Patchwork virtio: verify that all outstanding buffers are flushed (was Re: vmstate conversion for virtio?)

login
register
mail settings
Submitter Michael S. Tsirkin
Date Dec. 5, 2012, 11:08 a.m.
Message ID <20121205110807.GA10045@redhat.com>
Download mbox | patch
Permalink /patch/203850/
State New
Headers show

Comments

Michael S. Tsirkin - Dec. 5, 2012, 11:08 a.m.
Add sanity check to address the following concern:

On Wed, Dec 05, 2012 at 09:47:22AM +1030, Rusty Russell wrote:
> All we need is the index of the request; the rest can be re-read from
> the ring.

I'd like to point out that this is not generally
true if any available requests are outstanding.
Imagine a ring of size 4.
Below A means available U means used.

A 1
A 2
U 2
A 2
U 2
A 2
U 2
A 2
U 2

At this point available ring has wrapped around, the only
way to know head 1 is outstanding is because backend
has stored this info somewhere.

The reason we manage to migrate without tracking this in migration
state is because we flush outstanding requests before
migration.
This flush is device-specific though, let's add
a safeguard in virtio core to ensure it's done properly.
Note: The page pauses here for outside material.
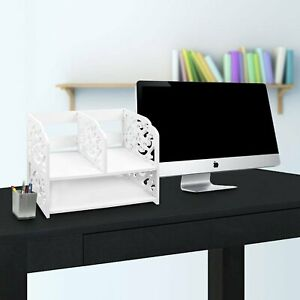 Rebrilliant 3 Compartment Desk Organizer White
Signed-off-by: Michael S. Tsirkin <mst@redhat.com>

---
Rusty Russell - Dec. 6, 2012, 6:03 a.m.
"Michael S. Tsirkin" <mst@redhat.com> writes:
> Add sanity check to address the following concern:
>
> On Wed, Dec 05, 2012 at 09:47:22AM +1030, Rusty Russell wrote:
>> All we need is the index of the request; the rest can be re-read from
>> the ring.

The terminology I used here was loose, indeed.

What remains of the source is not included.